### [WORK TO COMPLETE]
Collect and copy out every line below that contains the word "left".

### [PROVIDED RECORDS]

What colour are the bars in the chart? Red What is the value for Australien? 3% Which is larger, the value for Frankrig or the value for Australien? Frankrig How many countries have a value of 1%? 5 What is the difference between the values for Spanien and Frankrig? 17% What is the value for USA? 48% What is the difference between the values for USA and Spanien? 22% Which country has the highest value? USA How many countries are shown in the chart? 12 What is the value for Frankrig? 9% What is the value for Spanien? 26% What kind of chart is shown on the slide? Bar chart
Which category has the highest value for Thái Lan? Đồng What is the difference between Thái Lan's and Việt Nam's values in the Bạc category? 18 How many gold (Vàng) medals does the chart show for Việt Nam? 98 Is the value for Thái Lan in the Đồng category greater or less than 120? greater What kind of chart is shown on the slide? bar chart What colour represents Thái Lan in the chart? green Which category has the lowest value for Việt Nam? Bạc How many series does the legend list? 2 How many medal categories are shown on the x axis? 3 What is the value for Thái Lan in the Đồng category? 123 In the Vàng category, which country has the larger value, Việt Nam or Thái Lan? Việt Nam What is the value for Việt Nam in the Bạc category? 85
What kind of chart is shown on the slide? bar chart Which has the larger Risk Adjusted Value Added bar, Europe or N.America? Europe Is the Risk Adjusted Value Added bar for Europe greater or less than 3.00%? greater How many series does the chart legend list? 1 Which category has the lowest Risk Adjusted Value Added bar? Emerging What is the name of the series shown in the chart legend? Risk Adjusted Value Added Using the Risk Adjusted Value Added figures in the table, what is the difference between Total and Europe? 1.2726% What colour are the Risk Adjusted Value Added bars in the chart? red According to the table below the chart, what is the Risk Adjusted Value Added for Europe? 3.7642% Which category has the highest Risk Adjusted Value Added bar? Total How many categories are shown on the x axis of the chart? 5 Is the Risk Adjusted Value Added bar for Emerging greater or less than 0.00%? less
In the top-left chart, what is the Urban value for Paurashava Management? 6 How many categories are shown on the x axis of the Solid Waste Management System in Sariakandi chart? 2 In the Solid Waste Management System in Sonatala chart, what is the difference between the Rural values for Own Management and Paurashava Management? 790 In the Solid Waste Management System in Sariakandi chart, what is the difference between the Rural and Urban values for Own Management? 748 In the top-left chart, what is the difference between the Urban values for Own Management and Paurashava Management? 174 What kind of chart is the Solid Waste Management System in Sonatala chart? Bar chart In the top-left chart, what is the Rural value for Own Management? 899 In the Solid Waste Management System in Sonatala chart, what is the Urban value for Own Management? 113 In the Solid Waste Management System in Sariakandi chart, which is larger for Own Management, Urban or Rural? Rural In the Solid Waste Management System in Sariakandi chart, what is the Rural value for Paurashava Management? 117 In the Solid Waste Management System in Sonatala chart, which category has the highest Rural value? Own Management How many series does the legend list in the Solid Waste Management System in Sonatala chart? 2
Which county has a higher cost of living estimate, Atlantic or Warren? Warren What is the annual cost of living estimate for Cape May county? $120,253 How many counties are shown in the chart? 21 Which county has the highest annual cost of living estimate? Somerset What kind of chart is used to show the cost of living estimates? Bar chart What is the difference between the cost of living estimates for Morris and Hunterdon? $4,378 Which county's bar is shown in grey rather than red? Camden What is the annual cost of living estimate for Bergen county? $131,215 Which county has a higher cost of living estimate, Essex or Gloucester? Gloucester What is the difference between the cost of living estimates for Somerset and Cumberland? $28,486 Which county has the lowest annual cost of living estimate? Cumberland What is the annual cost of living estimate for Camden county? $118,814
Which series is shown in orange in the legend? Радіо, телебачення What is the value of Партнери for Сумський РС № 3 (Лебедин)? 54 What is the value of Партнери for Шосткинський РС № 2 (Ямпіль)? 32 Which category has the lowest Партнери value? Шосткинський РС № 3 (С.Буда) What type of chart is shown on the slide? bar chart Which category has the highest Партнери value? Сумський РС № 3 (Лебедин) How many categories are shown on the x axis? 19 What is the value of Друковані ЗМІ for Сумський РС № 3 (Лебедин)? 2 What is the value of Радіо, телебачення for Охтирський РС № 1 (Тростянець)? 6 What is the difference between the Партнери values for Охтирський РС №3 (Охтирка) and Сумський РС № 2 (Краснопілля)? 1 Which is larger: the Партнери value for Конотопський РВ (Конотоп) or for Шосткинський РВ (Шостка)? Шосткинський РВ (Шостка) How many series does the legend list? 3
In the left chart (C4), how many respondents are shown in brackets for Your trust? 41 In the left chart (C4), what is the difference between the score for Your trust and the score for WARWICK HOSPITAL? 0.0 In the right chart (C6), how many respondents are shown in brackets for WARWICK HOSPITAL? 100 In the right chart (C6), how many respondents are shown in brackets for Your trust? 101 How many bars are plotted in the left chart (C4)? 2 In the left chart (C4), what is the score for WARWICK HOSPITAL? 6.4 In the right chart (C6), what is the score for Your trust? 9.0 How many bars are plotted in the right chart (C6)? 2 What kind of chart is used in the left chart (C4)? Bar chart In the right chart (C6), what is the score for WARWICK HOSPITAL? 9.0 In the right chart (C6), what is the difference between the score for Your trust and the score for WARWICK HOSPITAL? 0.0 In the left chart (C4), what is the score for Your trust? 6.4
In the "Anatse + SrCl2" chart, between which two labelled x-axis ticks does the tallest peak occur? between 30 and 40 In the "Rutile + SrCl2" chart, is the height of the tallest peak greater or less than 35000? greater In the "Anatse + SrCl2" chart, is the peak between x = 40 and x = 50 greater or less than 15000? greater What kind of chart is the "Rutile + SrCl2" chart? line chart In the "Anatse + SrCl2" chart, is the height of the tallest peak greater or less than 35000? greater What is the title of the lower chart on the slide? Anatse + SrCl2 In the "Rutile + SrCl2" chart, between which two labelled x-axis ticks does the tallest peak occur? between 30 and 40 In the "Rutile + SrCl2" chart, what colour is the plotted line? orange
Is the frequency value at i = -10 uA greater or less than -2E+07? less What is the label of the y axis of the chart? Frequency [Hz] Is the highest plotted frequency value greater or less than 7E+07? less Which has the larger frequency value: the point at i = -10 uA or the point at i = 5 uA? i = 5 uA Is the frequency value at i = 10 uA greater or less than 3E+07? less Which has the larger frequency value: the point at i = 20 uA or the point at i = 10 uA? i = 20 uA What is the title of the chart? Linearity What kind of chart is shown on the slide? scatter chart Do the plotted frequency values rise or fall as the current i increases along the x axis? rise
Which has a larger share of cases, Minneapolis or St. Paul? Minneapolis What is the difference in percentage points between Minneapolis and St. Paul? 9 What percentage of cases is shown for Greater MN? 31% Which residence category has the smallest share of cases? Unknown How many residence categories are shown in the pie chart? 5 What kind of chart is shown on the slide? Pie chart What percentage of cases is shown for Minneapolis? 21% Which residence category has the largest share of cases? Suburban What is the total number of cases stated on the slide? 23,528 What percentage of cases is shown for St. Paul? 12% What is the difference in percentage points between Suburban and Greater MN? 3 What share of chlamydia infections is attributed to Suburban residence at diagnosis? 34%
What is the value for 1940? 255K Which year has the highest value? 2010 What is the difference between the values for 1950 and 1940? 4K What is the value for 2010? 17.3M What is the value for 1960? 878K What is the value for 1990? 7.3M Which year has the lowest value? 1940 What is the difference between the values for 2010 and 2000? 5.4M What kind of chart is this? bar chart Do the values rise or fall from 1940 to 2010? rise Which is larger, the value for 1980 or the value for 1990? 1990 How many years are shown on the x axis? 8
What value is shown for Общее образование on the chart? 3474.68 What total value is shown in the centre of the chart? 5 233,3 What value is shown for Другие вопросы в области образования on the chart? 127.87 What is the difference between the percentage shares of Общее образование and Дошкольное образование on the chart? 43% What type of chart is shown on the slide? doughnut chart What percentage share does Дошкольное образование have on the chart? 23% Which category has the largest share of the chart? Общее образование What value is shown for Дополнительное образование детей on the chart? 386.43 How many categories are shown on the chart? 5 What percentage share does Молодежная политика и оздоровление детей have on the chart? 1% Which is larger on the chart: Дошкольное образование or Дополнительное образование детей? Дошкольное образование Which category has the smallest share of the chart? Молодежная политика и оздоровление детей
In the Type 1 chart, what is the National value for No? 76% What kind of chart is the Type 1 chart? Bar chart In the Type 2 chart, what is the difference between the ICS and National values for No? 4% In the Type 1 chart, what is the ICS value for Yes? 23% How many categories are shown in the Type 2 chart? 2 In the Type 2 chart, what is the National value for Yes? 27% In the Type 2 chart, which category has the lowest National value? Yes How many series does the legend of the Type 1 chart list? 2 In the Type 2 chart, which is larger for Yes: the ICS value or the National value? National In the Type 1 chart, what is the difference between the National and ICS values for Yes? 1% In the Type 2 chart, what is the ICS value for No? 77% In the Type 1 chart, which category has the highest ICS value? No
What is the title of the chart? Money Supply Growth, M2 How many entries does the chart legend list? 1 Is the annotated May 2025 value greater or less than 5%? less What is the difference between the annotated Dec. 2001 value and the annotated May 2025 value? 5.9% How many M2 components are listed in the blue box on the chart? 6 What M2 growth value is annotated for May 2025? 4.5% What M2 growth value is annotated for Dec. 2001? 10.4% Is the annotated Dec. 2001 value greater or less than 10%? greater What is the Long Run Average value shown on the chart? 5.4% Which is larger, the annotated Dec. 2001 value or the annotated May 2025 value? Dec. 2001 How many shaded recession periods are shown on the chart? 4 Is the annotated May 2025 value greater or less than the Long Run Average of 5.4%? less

### [RESPONSE BELOW]
In the top-left chart, what is the Urban value for Paurashava Management? 6 How many categories are shown on the x axis of the Solid Waste Management System in Sariakandi chart? 2 In the Solid Waste Management System in Sonatala chart, what is the difference between the Rural values for Own Management and Paurashava Management? 790 In the Solid Waste Management System in Sariakandi chart, what is the difference between the Rural and Urban values for Own Management? 748 In the top-left chart, what is the difference between the Urban values for Own Management and Paurashava Management? 174 What kind of chart is the Solid Waste Management System in Sonatala chart? Bar chart In the top-left chart, what is the Rural value for Own Management? 899 In the Solid Waste Management System in Sonatala chart, what is the Urban value for Own Management? 113 In the Solid Waste Management System in Sariakandi chart, which is larger for Own Management, Urban or Rural? Rural In the Solid Waste Management System in Sariakandi chart, what is the Rural value for Paurashava Management? 117 In the Solid Waste Management System in Sonatala chart, which category has the highest Rural value? Own Management How many series does the legend list in the Solid Waste Management System in Sonatala chart? 2
In the left chart (C4), how many respondents are shown in brackets for Your trust? 41 In the left chart (C4), what is the difference between the score for Your trust and the score for WARWICK HOSPITAL? 0.0 In the right chart (C6), how many respondents are shown in brackets for WARWICK HOSPITAL? 100 In the right chart (C6), how many respondents are shown in brackets for Your trust? 101 How many bars are plotted in the left chart (C4)? 2 In the left chart (C4), what is the score for WARWICK HOSPITAL? 6.4 In the right chart (C6), what is the score for Your trust? 9.0 How many bars are plotted in the right chart (C6)? 2 What kind of chart is used in the left chart (C4)? Bar chart In the right chart (C6), what is the score for WARWICK HOSPITAL? 9.0 In the right chart (C6), what is the difference between the score for Your trust and the score for WARWICK HOSPITAL? 0.0 In the left chart (C4), what is the score for Your trust? 6.4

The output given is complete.